### Task requirements
Quote the part of the article on cultural fit and unconscious bias between "Cultural Fit continues" and "next career move.", inclusive.

‘Cultural Fit’ not ‘Unconscious Bias’

‘Cultural Fit’ not ‘Unconscious Bias’

Cultural Fit continues to consistently top the list of criteria both for organisations as they recruit or promote senior executives, and for individuals as they identify their next career move.

There are a raft of increasingly sophisticated tools and approaches to evaluate both ‘culture’ and ‘fit’ which have emerged ….. and with good reason. There is substantial evidence to support the premise that appointing leaders who fit culturally will lead to higher levels of performance, fulfilment, retention and commercial success.

While this is absolutely as it should be, there is growing concern that in seeking to identify ‘cultural fit’ we can fall into the trap of ‘unconscious bias’. That, in our attempt to identify individuals who will thrive in our environment, we can end up with a preference for individuals who are mirror images of people we already have in place – which can bring culture into conflict with diversity.

Lars Schmidt discusses in a recent Forbes Article the way Facebook are tackling this issue as they prioritise diversity and inclusiveness. Facebook have banned the term ‘culture fit’ as a reason to reject potential candidates, describing it as an excuse to reject candidates who don’t “think like us, work like us, live like us or look like us”, and have seen some positive changes as a result. While the association with cultural fit might be new, the idea of unconscious bias is not – in the 1980’s many orchestras across the US began using blind auditions in an attempt to eliminate unconscious gender bias, and saw female musician appointments increase from 5% to 25% within 20 years.

While there is certainly lots we can all learn from this experience in the business world, we need to make sure we don’t ‘throw the baby out with the bathwater’, and I believe that the executive search industry has a key role to play in supporting and challenging our clients to balance these critical areas, to reduce unconscious bias while retaining a strong sense of culture.

Culture is often described as the glue which holds an organisation together, it’s DNA. Organisational values are a key part of this – but it is also tied into a broad range of often quite nuanced factors including: behaviours, environment, even language, as well as goals, vision, ambition and purpose.

### Input data
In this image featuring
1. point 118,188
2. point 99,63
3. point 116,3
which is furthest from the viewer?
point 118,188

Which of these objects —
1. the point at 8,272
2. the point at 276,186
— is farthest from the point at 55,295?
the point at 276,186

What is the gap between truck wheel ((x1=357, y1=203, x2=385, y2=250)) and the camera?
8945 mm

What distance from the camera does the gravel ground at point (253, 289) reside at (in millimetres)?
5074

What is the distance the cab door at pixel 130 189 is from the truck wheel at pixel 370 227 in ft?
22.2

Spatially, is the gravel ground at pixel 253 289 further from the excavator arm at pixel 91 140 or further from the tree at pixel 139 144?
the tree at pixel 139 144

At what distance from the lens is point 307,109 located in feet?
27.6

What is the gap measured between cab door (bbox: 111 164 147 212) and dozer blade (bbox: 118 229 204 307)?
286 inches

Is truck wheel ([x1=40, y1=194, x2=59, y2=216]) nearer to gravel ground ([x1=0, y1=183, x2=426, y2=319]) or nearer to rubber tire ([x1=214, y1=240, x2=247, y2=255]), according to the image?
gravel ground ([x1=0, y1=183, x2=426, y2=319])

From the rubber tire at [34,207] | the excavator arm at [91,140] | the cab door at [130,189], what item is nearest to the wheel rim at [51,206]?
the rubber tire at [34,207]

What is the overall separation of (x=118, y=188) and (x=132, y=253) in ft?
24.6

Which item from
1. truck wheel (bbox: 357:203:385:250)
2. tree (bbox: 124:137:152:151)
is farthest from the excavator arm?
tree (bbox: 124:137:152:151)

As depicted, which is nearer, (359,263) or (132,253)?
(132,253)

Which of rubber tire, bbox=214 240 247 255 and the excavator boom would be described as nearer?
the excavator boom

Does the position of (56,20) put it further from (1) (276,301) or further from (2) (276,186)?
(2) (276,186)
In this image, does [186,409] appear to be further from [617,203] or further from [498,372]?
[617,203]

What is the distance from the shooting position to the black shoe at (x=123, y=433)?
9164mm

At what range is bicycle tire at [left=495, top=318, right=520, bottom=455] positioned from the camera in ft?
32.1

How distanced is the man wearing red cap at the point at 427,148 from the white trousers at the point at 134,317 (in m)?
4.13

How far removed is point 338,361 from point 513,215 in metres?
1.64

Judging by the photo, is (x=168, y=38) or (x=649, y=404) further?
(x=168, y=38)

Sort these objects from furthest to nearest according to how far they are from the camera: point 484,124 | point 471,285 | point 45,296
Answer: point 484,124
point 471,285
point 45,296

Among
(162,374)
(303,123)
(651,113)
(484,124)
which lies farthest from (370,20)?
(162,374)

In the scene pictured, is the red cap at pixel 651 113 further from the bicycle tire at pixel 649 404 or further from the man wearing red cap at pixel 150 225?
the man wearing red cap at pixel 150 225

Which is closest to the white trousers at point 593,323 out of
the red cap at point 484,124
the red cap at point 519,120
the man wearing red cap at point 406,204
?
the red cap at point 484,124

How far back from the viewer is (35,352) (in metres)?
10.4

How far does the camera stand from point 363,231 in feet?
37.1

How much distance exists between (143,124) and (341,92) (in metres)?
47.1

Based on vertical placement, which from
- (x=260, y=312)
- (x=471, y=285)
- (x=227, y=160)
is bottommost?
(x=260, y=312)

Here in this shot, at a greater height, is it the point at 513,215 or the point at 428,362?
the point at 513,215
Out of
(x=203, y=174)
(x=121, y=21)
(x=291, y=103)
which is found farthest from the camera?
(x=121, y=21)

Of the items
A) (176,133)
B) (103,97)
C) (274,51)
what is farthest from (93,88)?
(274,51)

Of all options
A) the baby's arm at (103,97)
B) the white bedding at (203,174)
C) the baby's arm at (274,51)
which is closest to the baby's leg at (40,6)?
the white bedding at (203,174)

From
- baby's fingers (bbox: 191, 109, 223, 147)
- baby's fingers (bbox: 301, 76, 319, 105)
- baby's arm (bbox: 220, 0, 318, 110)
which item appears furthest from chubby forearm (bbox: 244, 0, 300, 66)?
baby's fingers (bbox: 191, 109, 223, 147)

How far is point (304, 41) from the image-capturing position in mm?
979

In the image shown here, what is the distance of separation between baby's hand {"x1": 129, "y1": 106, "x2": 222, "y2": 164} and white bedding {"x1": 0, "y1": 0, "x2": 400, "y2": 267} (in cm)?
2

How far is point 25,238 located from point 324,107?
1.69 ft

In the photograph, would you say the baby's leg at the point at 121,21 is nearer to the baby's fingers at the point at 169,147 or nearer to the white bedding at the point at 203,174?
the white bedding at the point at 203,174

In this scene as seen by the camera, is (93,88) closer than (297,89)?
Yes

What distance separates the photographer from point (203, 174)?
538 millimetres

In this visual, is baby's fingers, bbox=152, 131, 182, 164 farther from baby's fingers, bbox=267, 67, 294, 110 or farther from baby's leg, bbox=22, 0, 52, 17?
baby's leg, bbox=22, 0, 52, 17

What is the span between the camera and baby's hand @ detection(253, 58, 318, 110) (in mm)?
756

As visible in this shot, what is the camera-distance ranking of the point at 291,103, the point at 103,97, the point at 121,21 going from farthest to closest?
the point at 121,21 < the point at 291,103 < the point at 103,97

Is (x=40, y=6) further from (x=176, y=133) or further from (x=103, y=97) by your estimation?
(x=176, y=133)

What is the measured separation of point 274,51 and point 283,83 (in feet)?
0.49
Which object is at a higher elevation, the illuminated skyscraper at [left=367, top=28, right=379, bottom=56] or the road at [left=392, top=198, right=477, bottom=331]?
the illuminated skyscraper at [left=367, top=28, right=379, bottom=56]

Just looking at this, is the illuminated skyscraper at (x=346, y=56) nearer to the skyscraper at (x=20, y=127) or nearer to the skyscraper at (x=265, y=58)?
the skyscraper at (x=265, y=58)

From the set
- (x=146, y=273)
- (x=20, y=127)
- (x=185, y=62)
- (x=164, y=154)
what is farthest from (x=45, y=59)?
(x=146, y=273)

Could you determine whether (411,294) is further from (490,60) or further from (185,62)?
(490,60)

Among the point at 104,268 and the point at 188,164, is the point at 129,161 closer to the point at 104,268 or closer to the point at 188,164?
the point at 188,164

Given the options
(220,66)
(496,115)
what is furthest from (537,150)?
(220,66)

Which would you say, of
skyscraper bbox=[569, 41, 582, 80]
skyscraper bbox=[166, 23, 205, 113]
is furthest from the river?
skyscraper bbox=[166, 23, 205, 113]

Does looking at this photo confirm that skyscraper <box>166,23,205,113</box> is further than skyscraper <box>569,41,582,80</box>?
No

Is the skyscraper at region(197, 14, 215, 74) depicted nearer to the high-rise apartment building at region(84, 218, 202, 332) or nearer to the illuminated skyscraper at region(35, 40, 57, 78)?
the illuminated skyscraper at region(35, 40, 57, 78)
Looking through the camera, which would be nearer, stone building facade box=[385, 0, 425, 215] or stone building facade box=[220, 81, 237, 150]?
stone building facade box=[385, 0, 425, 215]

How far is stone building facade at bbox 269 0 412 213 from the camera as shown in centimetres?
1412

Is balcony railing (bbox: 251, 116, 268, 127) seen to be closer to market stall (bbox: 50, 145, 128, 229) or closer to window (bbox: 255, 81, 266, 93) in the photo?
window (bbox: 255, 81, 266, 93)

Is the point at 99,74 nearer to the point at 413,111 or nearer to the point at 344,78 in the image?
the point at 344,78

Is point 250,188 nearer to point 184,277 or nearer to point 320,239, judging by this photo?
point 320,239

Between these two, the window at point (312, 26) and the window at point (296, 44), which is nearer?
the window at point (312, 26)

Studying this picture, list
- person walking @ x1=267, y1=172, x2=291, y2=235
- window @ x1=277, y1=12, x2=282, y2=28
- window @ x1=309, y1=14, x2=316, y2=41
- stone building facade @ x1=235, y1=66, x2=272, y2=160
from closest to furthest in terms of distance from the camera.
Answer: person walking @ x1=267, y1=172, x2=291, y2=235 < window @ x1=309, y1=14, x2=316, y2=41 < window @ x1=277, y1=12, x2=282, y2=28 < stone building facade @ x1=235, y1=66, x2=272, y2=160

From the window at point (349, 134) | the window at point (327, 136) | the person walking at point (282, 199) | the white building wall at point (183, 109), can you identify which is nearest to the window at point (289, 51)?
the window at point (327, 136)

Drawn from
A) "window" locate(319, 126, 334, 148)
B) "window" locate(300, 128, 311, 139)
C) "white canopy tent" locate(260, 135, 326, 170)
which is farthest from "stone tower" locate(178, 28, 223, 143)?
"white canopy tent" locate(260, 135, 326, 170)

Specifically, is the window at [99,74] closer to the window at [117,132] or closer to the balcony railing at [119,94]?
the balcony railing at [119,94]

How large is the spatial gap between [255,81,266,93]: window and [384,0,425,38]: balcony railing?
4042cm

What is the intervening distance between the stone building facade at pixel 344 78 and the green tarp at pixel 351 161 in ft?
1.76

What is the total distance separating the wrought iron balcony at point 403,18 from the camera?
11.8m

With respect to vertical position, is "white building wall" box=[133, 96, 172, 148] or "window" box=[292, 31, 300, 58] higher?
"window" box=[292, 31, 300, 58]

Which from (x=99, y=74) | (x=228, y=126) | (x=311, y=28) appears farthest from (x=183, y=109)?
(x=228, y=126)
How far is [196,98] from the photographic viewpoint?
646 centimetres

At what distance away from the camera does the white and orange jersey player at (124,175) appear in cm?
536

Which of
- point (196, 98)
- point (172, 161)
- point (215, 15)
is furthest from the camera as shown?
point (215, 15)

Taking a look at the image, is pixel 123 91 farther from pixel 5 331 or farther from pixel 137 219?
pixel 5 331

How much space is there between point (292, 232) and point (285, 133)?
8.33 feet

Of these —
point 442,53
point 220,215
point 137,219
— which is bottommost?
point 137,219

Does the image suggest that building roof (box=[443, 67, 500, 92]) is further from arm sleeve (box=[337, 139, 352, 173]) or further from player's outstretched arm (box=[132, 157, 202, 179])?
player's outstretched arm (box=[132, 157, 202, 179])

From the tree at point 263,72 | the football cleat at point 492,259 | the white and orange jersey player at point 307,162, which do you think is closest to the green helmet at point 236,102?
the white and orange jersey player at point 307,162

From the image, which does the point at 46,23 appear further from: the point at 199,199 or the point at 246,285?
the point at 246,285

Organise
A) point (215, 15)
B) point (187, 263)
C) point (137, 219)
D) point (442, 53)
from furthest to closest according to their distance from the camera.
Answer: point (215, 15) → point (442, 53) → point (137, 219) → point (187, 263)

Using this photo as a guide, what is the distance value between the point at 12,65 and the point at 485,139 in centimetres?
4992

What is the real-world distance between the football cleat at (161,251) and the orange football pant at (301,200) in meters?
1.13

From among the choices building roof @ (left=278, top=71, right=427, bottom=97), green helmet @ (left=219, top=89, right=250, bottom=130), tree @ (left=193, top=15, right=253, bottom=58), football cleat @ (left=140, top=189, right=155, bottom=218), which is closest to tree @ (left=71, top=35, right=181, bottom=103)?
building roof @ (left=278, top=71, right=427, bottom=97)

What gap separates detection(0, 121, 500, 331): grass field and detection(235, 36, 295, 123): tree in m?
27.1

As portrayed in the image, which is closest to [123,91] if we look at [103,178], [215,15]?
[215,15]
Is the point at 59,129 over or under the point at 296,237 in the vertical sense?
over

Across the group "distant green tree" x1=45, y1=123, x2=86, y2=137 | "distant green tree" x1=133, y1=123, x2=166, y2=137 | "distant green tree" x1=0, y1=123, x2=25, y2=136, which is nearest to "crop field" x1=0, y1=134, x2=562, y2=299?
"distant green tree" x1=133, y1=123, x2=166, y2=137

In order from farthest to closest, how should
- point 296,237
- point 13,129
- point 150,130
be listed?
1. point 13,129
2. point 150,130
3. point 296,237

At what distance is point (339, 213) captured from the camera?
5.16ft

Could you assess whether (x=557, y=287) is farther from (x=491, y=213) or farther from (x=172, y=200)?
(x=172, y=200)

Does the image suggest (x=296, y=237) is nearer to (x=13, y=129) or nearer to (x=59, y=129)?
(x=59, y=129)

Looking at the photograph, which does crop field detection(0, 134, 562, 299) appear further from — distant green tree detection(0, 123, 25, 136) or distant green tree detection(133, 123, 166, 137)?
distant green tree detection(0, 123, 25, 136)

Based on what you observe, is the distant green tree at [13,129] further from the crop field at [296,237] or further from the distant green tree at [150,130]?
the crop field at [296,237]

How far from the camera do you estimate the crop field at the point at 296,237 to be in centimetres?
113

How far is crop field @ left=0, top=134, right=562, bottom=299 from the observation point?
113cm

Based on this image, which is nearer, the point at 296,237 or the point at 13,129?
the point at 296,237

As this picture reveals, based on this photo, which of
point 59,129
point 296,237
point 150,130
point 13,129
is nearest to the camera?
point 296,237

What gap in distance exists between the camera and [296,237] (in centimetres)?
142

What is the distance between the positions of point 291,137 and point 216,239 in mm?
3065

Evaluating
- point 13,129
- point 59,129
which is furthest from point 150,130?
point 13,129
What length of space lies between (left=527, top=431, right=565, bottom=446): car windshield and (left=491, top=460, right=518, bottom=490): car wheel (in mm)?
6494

### Response to the task
Cultural Fit continues to consistently top the list of criteria both for organisations as they recruit or promote senior executives, and for individuals as they identify their next career move.